INFORMATION GIVEN:
******************************
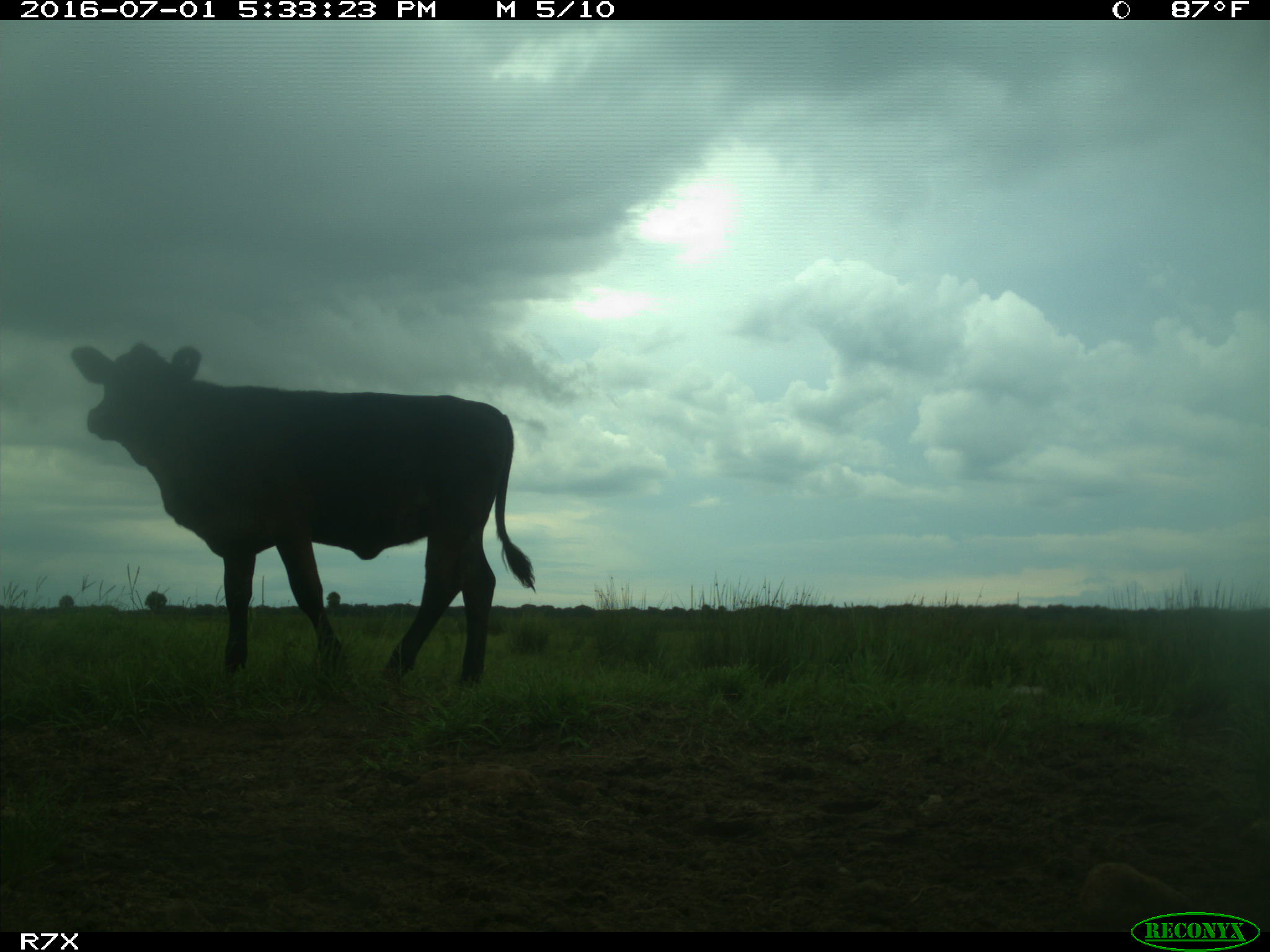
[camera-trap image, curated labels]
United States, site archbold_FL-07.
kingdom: Animalia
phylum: Chordata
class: Mammalia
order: Artiodactyla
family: Bovidae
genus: Bos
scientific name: Bos taurus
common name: domestic cow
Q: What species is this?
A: Bos taurus (domestic cow).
******************************
REQUIREMENT:
When you copy the records above, keep every word exact and leave out the pictures they contain.

ANSWER SECTION:
[camera-trap image, curated labels]
United States, site archbold_FL-07.
kingdom: Animalia
phylum: Chordata
class: Mammalia
order: Artiodactyla
family: Bovidae
genus: Bos
scientific name: Bos taurus
common name: domestic cow
Q: What species is this?
A: Bos taurus (domestic cow).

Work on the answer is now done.